→ **PROVIDED DATA**:
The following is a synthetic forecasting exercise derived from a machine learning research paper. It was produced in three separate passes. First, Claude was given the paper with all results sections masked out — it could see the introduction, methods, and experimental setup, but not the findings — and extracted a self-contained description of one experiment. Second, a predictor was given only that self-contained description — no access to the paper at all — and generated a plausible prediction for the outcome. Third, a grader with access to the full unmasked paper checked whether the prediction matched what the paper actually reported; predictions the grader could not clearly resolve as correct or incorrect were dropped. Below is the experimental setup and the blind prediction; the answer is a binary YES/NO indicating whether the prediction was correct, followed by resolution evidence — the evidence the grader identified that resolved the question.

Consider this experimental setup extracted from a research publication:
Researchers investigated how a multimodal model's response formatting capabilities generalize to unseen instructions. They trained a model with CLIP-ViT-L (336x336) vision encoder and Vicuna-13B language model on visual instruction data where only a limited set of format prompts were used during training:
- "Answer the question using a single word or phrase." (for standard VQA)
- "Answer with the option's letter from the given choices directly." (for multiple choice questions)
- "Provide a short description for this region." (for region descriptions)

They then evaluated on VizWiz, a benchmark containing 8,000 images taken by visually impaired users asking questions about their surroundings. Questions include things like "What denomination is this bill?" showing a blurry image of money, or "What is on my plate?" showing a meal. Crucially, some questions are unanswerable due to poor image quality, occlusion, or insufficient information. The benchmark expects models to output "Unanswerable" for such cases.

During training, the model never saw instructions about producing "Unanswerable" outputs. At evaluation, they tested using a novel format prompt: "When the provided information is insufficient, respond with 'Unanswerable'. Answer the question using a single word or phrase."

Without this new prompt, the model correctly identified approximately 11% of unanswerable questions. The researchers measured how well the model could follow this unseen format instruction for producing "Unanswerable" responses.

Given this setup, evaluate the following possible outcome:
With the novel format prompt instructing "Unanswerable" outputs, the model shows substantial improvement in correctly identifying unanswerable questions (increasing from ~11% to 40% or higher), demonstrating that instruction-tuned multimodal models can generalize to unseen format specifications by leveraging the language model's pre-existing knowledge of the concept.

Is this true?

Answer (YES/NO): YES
* * *
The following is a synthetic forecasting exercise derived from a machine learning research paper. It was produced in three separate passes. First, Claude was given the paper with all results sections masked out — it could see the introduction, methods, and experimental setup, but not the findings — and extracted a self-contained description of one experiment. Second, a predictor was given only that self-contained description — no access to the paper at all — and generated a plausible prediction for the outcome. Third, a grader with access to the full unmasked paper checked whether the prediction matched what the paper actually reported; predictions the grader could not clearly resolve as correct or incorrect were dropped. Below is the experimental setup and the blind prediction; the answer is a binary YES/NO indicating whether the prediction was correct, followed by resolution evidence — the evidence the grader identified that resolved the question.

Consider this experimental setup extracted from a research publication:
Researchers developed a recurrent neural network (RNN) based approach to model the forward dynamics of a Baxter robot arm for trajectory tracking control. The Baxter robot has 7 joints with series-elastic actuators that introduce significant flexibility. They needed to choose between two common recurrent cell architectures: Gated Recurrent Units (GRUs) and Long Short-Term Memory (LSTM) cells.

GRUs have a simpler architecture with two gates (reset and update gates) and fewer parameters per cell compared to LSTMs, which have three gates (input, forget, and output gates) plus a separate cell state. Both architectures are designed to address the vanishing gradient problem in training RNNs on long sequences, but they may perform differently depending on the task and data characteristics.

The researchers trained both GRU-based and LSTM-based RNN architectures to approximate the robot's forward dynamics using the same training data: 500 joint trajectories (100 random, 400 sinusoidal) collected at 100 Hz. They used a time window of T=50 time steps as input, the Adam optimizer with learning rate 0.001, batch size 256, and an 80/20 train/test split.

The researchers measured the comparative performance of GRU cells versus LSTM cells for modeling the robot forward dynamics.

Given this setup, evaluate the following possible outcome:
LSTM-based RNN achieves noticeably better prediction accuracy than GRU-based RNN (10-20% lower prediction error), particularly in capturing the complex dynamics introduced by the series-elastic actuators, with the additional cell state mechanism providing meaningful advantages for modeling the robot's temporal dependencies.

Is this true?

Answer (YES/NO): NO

→ **DESCRIPTION OF THE TASK**: From the material above, copy every line where the word "instructions" is found.

→ **TASK ANSWER**:
Researchers investigated how a multimodal model's response formatting capabilities generalize to unseen instructions. They trained a model with CLIP-ViT-L (336x336) vision encoder and Vicuna-13B language model on visual instruction data where only a limited set of format prompts were used during training:
During training, the model never saw instructions about producing "Unanswerable" outputs. At evaluation, they tested using a novel format prompt: "When the provided information is insufficient, respond with 'Unanswerable'. Answer the question using a single word or phrase."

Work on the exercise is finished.